- YOUR INSTRUCTIONS -
Each line from the one containing "United States, site" through the last line of the entries below is to be transcribed exactly. Nothing else belongs in the reply.

··· PROVIDED INFORMATION

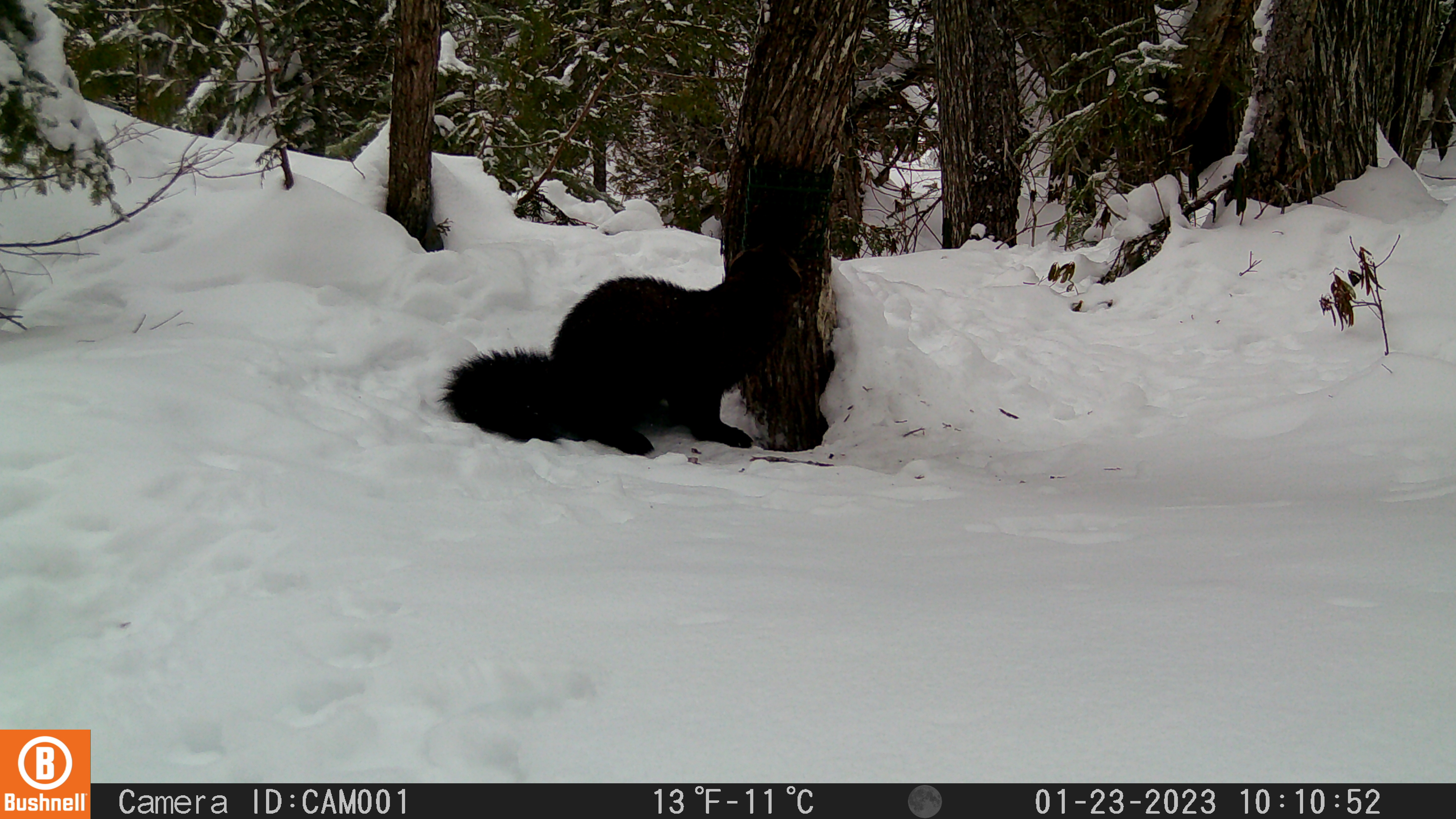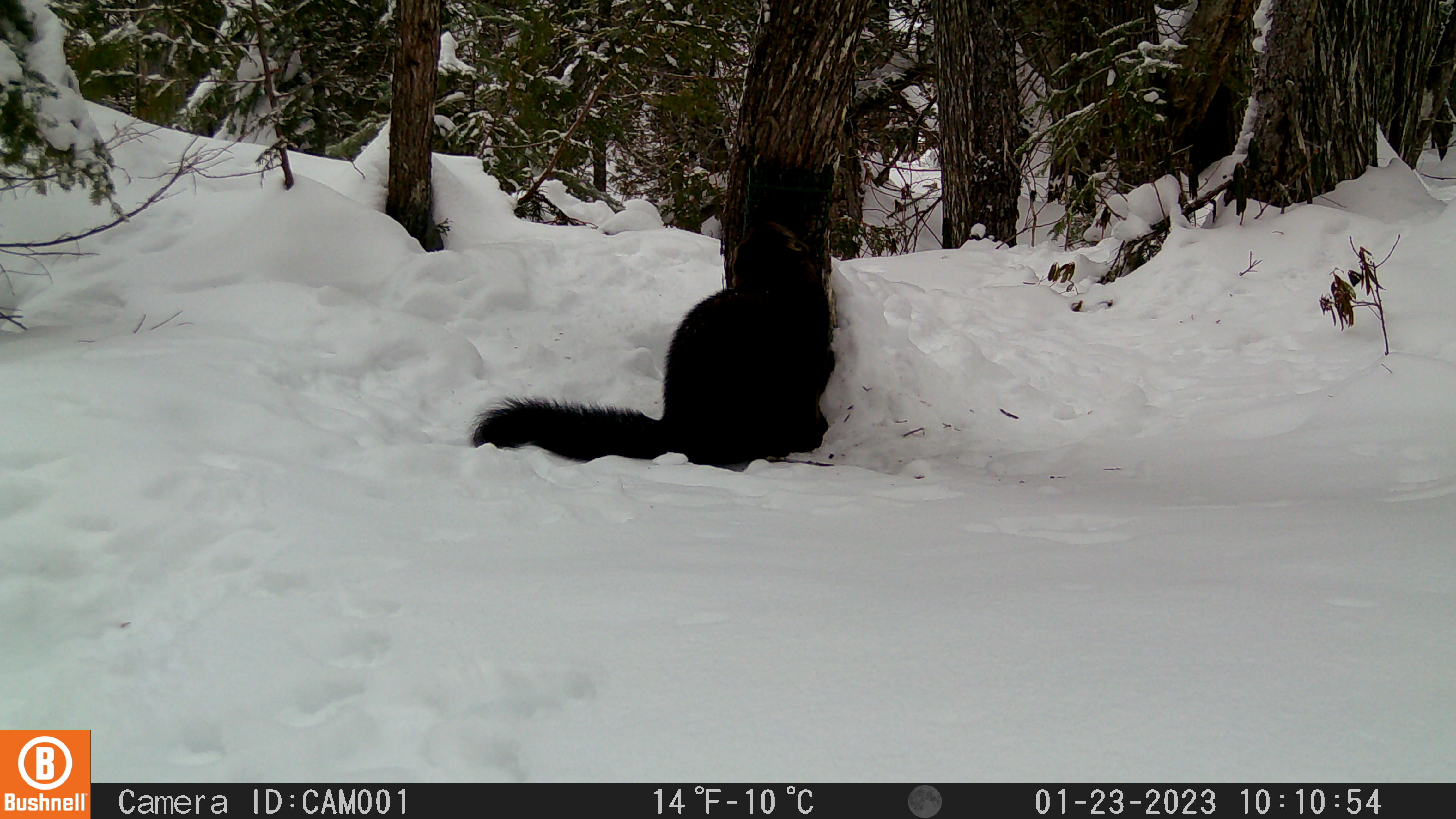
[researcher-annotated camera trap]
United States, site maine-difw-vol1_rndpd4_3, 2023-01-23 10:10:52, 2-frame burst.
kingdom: Animalia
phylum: Chordata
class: Mammalia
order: Carnivora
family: Mustelidae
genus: Pekania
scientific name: Pekania pennanti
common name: fisher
Fisher (Pekania pennanti).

······

- RESULT BELOW -
United States, site maine-difw-vol1_rndpd4_3, 2023-01-23 10:10:52, 2-frame burst.
kingdom: Animalia
phylum: Chordata
class: Mammalia
order: Carnivora
family: Mustelidae
genus: Pekania
scientific name: Pekania pennanti
common name: fisher
Fisher (Pekania pennanti).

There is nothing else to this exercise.